Apple's iPhone 6 will likely be larger than the current models, featuring a display screen that is 4.8-inches, which will prompt more people who are available for an upgrade to purchase the device, said Peter Misek, an equity analyst at Jefferies, in a note. The latest models are 4-inches.

(Read more: Apple, China Mobile deal may be coming soon)

"Also the ecosystem is excited about the iPhone 6, which we feel is warranted. We think the stock will appreciate ahead of the iPhone 6 launch," he said in his note.

Misek, who recently returned from a trip to Asia where he met with Apple's suppliers, increased his price target for Apple from $425 to $600 and increased his rating for the stock to buy from hold.

(Read more: Why an iWatch may not be as big as the iPhone)

Upping Apple to buy

Previously, Misek feared Apple's gross margins would shrink because of increased costs from suppliers, but after his trip he said they have become more lenient on pricing.

"In contrast to earlier this year when suppliers boasted that Apple would not be able to push them around anymore, they are now scrambling to be in Apple's supply chain as competitor ramps have not gone as planned," he said in his note.

(Read more: How Apple has changed since Steve Jobs)

Misek estimates that there will be 85 million iPhones eligible for an upgrade by the time the iPhone 6 launches--which he expects to happen next September. In addition, the 5 million to 10 million customers who passed on the iPhone 5S, iPhone 5C cycle may upgrade at that time.

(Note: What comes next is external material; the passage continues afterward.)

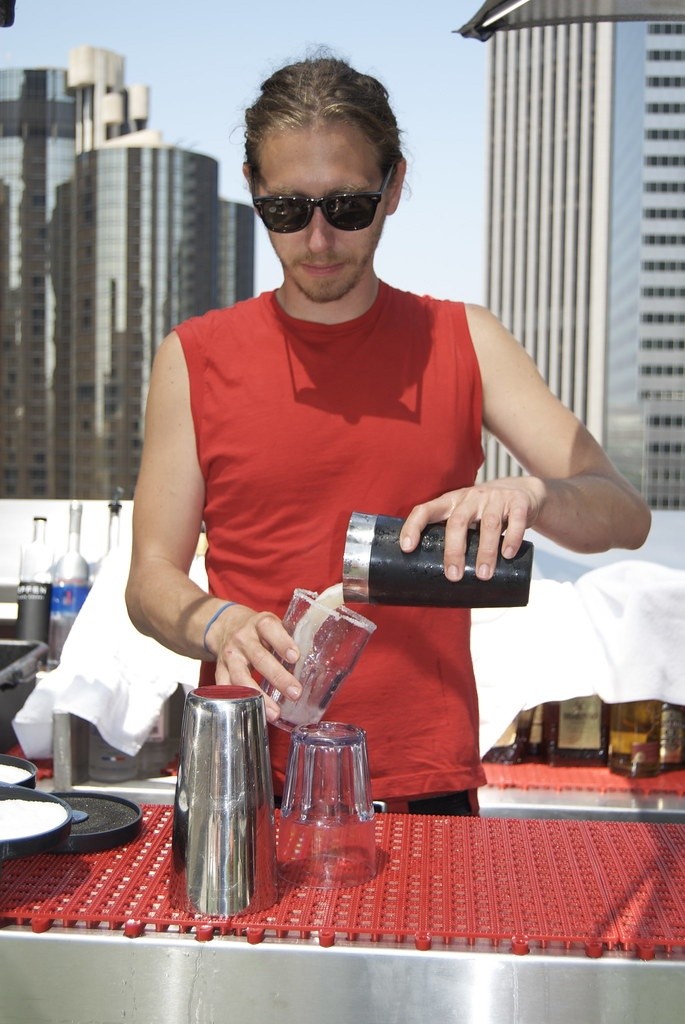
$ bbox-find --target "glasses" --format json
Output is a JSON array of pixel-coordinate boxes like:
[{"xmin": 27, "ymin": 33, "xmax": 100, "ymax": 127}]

"A poor iPhone 5s/5c cycle means a bigger upgrade opportunity for the iPhone 6," he wrote. The larger screen and the estimated number of current Apple users expected to upgrade to an iPhone 6 next year will boost the company in 2015, he said.

However, Misek notes that while Apple's iPhone 5S remains in demand, the company is actually cutting orders for the less-expensive iPhone 5C because of slow sales. He estimates the company is cutting orders from 30 million to between 15 million and 20 million. And he said Apple may cut the price of the device to boost sales.